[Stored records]
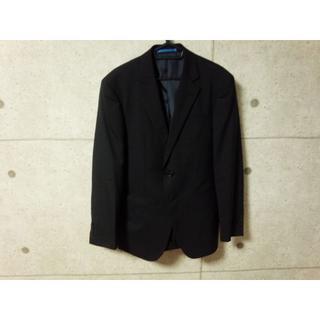 オリヒカ(ORIHICA)の値下げ中 ORIHICA オリヒカ スーツ 黒 AB6(スーツジャケット)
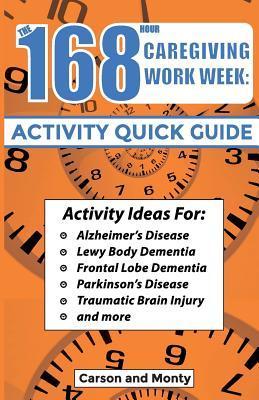 The 168 Hour Caregiving Work Week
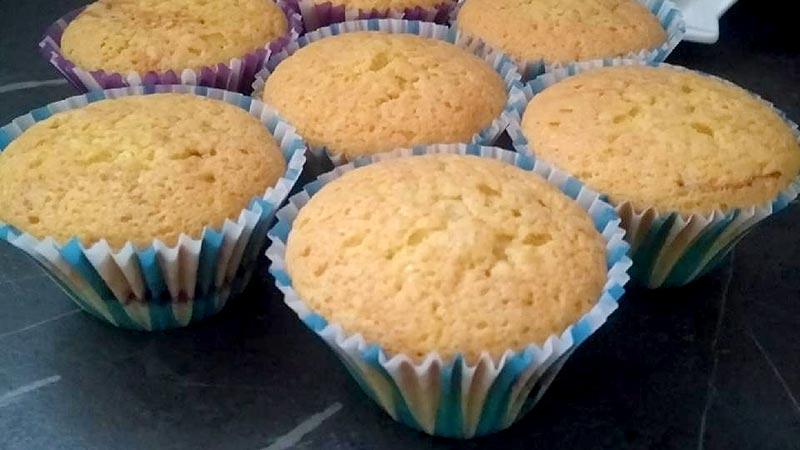 Muffin soffici alla panna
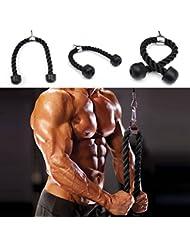ewinever(TM) 1pcs hombre Pesado tríceps Cuerda Accesorio culturismo plástico Fin Lat Cable Gimnasio Fit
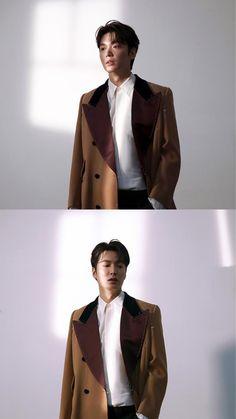 Watch Maleficent, Lee Min Ho Photos, King Of My Heart, Minho, Boyfriend Material, Korean Actors, Korean Drama, Handsome, Celebs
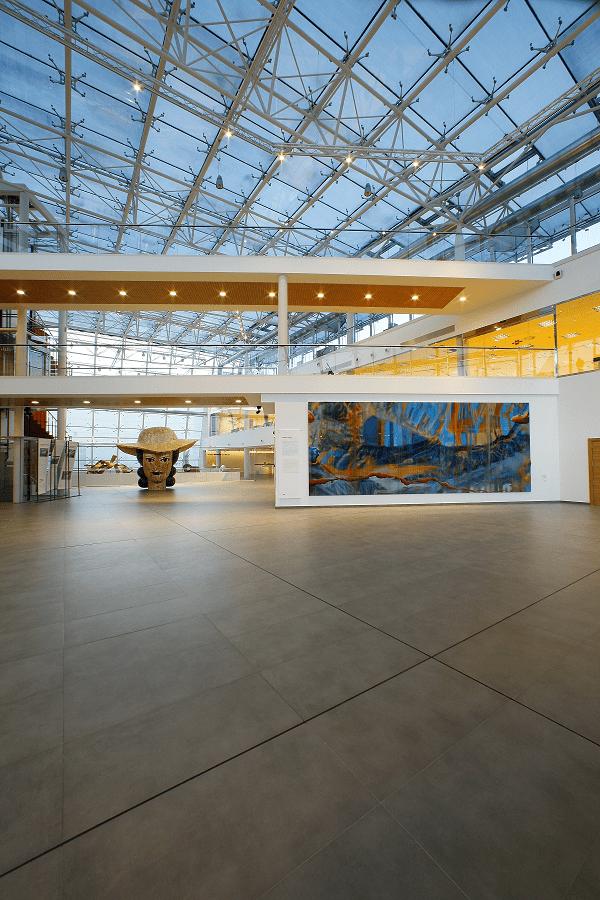 Museo-Würth-La-Rioja-©Andi-Schmid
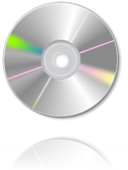 disc icon (c) Microsoft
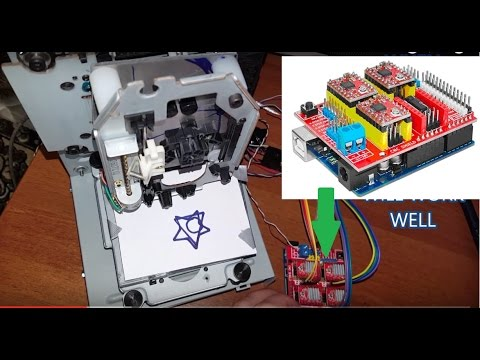 DVD CNC diy with ARDUINO CNC SHIELD v3.0 | GRBL | EASEL Software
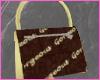 [S] Georgous bag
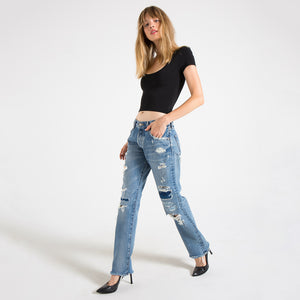 MOUSSY, DENIM, MOUSSY VINTAGE | Gerald Straight 2600 - Edgar Martha's Vineyard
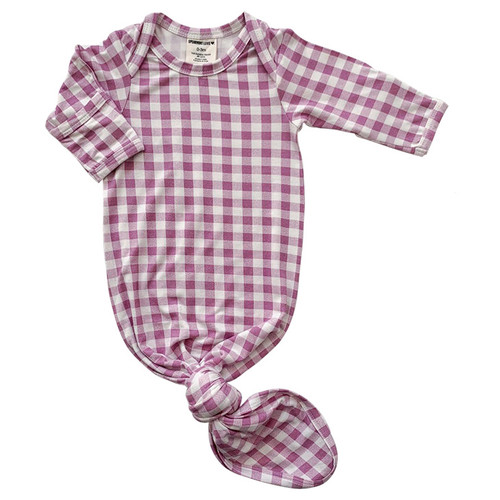 Knotted Gown, Lavender Gingham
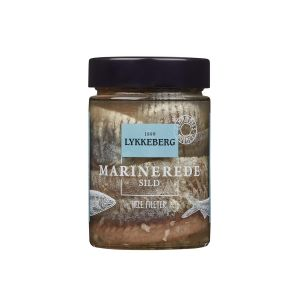 Lykkeberg Marinated Herring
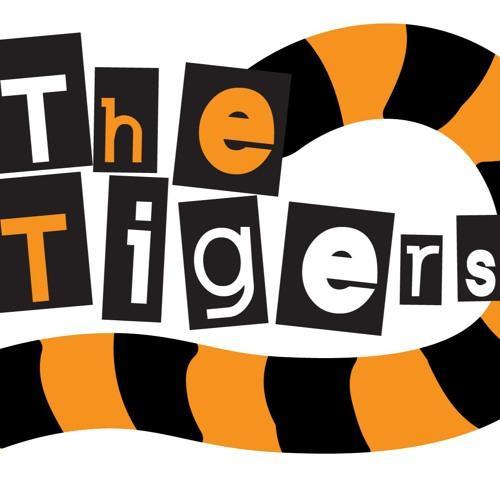 The Tigers - Ти моя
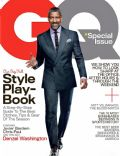Denzel Washington on the cover of Gq (United States) - October 2012
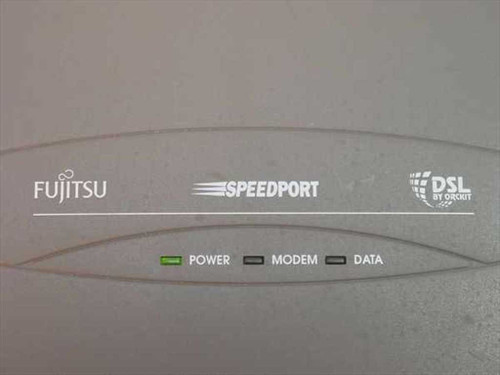 Fujitsu ORfast-R3-A-SA-Br-POTS-US FC9660RA12 Speed Port DSL Modem - - AS IS
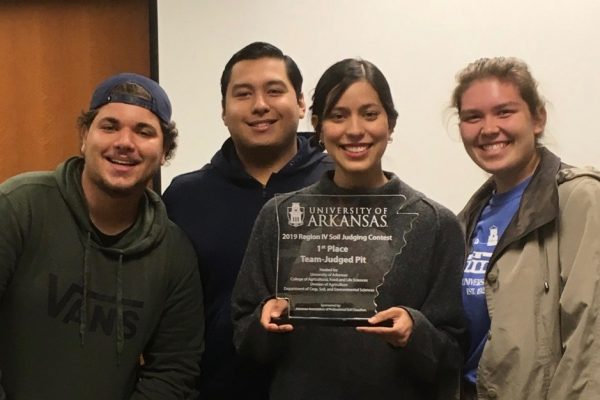 Agroecology student wins first place in Regional Soil Judging Competition
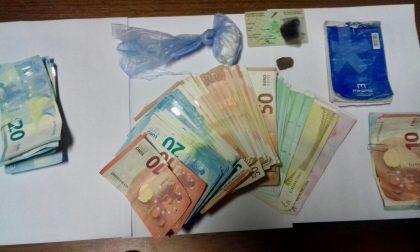 Droga in casa, spacciatore arrestato dai Carabinieri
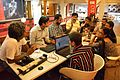 GLAM Discussion - Bengali Wikipedia Meetup - Kolkata 2015-10-11 5876.JPG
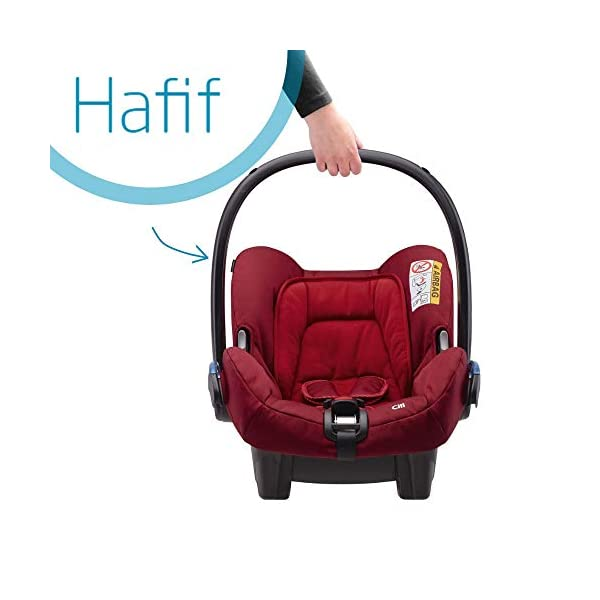 Maxi-Cosi Kinderautositz Citi Robin Red Maxi-Cosi Side protection system, guarantees optimal protection in the event of a side impact Lightweight, light weight and ergonomically shaped safety bar for use as carrying handle Practical travel system 3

» **WHAT YOU HAVE TO DO**
Write out every line above again exactly, with the pictures left out.

» **SOLUTION FOR THIS PROBLEM**
 オリヒカ(ORIHICA)の値下げ中 ORIHICA オリヒカ スーツ 黒 AB6(スーツジャケット)
 The 168 Hour Caregiving Work Week
 Muffin soffici alla panna
ewinever(TM) 1pcs hombre Pesado tríceps Cuerda Accesorio culturismo plástico Fin Lat Cable Gimnasio Fit
 Watch Maleficent, Lee Min Ho Photos, King Of My Heart, Minho, Boyfriend Material, Korean Actors, Korean Drama, Handsome, Celebs
 Museo-Würth-La-Rioja-©Andi-Schmid
 disc icon (c) Microsoft
 DVD CNC diy with ARDUINO CNC SHIELD v3.0 | GRBL | EASEL Software
 [S] Georgous bag
 MOUSSY, DENIM, MOUSSY VINTAGE | Gerald Straight 2600 - Edgar Martha's Vineyard
 Knotted Gown, Lavender Gingham
 Lykkeberg Marinated Herring
 The Tigers - Ти моя
Denzel Washington on the cover of Gq (United States) - October 2012
 Fujitsu ORfast-R3-A-SA-Br-POTS-US FC9660RA12 Speed Port DSL Modem - - AS IS
 Agroecology student wins first place in Regional Soil Judging Competition
 Droga in casa, spacciatore arrestato dai Carabinieri
 GLAM Discussion - Bengali Wikipedia Meetup - Kolkata 2015-10-11 5876.JPG
 Maxi-Cosi Kinderautositz Citi Robin Red Maxi-Cosi Side protection system, guarantees optimal protection in the event of a side impact Lightweight, light weight and ergonomically shaped safety bar for use as carrying handle Practical travel system 3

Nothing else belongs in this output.